→ TAREFA A REALIZAR
Traduza para o inglês esta frase do texto sobre o PL Ceará: "Carmelo Neto, atual presidente do diretório cearense, não se manifestou sobre a situação e não respondeu aos questionamentos endereçados a ele pela reportagem."

→ TEXTO EXIBIDO
--- --- ---
A escolha de André Fernandes para o posto de dirigente teria sido definida pelos membros locais do PL, com a chancela de líderes nacionais, inclusive do ex-presidente Jair Bolsonaro e do presidente nacional Valdemar Costa Neto.
Carmelo Neto, atual presidente do diretório cearense, não se manifestou sobre a situação e não respondeu aos questionamentos endereçados a ele pela reportagem. Nessa quarta-feira (18), o político não foi localizado em seu gabinete ou no Plenário da Assembleia Legislativa do Estado do Ceará (Alece).
'Mais capital político'
Ao PontoPoder, o vereador de Fortaleza Julierme Sena considerou a troca na presidência do PL Ceará como “um processo interno”. De acordo com ele, o movimento ocorreu por André Fernandes ter se consolidado “como a maior liderança de oposição” do estado e com um “capital político gigantesco”.
Julierme ponderou que Carmelo realizou um “grande trabalho” ao organizar o partido e, segundo ele, ampliar a base eleitoral nos municípios cearenses. “Contudo, o deputado federal André Fernandes terá uma nova missão à frente do PL estadual, sobretudo a de coordená-lo nas próximas eleições que se avizinham”, concluiu o parlamentar.
--- --- ---
→ ITENS FORNECIDOS
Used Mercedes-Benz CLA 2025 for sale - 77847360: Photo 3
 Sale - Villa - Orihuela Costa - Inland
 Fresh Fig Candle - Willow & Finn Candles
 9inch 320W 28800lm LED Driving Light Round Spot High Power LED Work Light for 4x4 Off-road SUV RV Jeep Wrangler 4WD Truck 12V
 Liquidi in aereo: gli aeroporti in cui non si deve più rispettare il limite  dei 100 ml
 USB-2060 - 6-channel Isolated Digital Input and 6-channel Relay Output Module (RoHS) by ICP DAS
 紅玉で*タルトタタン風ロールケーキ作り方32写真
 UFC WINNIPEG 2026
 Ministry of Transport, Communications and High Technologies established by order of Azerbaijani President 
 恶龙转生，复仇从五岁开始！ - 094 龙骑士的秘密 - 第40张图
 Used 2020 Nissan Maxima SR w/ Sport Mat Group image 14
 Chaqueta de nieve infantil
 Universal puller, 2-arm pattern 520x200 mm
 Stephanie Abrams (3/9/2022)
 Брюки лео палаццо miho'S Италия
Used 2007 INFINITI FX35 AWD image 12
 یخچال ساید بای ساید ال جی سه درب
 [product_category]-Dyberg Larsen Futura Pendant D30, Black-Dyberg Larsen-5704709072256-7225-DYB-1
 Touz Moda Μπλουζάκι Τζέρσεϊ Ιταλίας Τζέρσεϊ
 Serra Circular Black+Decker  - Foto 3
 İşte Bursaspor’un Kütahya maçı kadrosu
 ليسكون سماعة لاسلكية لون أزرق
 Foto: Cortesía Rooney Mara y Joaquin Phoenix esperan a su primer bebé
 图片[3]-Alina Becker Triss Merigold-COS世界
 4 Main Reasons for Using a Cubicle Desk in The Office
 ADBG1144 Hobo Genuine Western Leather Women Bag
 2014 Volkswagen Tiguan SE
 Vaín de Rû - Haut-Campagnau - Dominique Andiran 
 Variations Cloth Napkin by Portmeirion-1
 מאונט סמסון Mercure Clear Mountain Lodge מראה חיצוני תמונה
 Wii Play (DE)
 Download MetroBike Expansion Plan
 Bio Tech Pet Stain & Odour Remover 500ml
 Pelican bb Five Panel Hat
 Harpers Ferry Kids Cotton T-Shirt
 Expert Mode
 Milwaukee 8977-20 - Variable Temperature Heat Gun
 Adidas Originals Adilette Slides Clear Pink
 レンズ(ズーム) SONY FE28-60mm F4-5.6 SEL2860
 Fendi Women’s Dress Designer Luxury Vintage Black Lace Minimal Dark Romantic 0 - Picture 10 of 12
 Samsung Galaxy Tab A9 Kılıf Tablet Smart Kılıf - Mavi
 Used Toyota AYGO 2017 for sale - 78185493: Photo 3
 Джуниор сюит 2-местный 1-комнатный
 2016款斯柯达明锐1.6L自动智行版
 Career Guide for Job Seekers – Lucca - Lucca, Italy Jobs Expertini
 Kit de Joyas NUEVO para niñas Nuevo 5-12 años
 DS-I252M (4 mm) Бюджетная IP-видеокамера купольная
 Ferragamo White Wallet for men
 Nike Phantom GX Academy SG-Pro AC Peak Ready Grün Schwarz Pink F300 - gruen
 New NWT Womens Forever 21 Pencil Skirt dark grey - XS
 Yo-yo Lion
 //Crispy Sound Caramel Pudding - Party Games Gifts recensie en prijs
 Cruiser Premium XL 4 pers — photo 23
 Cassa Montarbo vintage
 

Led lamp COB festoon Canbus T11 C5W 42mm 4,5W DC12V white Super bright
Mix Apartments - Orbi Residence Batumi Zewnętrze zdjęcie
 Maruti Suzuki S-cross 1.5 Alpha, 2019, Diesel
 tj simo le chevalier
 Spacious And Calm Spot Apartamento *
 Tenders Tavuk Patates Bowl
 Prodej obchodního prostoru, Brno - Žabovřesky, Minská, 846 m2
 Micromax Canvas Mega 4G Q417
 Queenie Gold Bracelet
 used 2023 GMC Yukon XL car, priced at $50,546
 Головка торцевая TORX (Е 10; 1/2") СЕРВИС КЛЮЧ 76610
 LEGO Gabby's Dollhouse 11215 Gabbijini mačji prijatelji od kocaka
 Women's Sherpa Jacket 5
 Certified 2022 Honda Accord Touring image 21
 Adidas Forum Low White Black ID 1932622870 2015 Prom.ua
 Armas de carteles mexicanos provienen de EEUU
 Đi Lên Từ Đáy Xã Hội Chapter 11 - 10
--- --- ---
→ RESULTADO DA TAREFA
Carmelo Neto, the current president of the Ceará state directorate, did not comment on the situation and did not answer the questions the reporting team sent to him.